WHAT IS BEING ASKED:
Render the listing as a Markdown table with the columns "Entry" and "Text," one row per line, starting at the line that contains "Starting with furthest" and running through the end of the listing, both ends included. Number each row and leave out blank lines.

-------- PROVIDED DATA --------

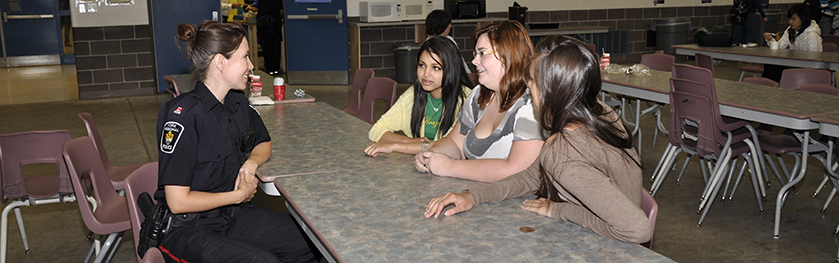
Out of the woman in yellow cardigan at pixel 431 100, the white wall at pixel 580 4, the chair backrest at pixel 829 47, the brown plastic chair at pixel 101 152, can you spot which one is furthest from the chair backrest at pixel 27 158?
the white wall at pixel 580 4

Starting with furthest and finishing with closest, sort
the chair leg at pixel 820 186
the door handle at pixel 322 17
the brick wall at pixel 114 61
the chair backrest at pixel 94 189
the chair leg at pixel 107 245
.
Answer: the door handle at pixel 322 17 → the brick wall at pixel 114 61 → the chair leg at pixel 820 186 → the chair leg at pixel 107 245 → the chair backrest at pixel 94 189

--------

TASK RESULT:
| Entry | Text |
|---|---|
| 1 | Starting with furthest and finishing with closest, sort |
| 2 | the chair leg at pixel 820 186 |
| 3 | the door handle at pixel 322 17 |
| 4 | the brick wall at pixel 114 61 |
| 5 | the chair backrest at pixel 94 189 |
| 6 | the chair leg at pixel 107 245 |
| 7 | . |
| 8 | Answer: the door handle at pixel 322 17 → the brick wall at pixel 114 61 → the chair leg at pixel 820 186 → the chair leg at pixel 107 245 → the chair backrest at pixel 94 189 |